# LISTED RECORDS:
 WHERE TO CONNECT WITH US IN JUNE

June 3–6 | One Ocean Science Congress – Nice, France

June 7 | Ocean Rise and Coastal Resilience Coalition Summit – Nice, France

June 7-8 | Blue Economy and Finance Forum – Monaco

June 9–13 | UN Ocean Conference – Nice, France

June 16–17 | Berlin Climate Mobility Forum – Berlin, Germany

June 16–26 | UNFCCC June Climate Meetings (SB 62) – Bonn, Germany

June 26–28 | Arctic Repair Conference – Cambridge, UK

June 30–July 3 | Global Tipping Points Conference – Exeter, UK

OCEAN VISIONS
...
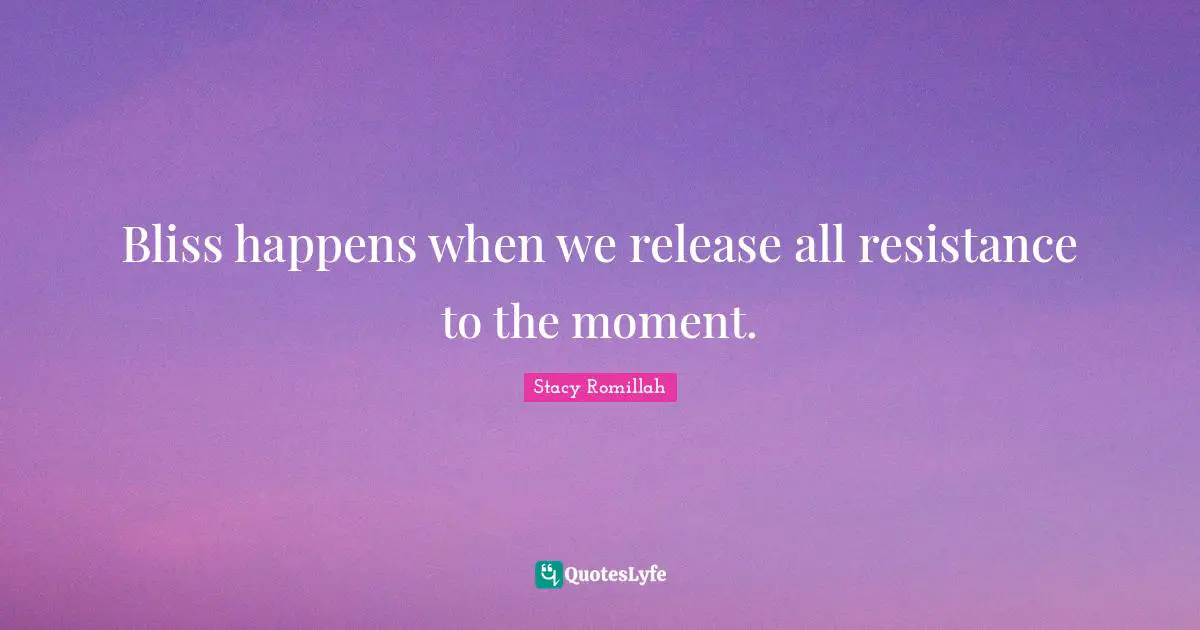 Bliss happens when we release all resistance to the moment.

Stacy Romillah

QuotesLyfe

# PROBLEM:
Above are some records; copy exactly the lines from the one with "June 30–July 3" through the one with "OCEAN VISIONS", both included, and no others.

# SOLUTION FOR THIS TASK:
June 30–July 3 | Global Tipping Points Conference – Exeter, UK

OCEAN VISIONS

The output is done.